··· RECORDS TO PROCESS
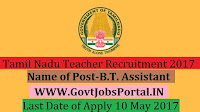 Government of Tamil Nadu Teachers Recruitment Board- 1114 B.T. Assistants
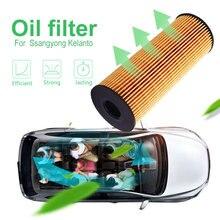 1621803009 автомобильный масляный фильтр для Ssangyong Rexton Kyron Stavic Actyon 2,7/2.0XDi Гладкий Смазывающий Сменный масляный фильтр
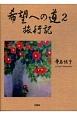 希望への道 旅行記 (2)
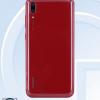 Опубликованы уточненные характеристики и изображения смартфона Huawei Enjoy 9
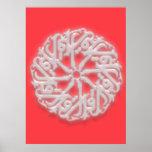 IQRA - Arabic for READ Poster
······
- AIM OF THE TASK
All lines from the one holding "Опубликованы уточненные характеристики" through the last line of the material above should be set down exactly, and the pictures should be left out.

- RESPONSE TO THIS EXERCISE
 Опубликованы уточненные характеристики и изображения смартфона Huawei Enjoy 9
 IQRA - Arabic for READ Poster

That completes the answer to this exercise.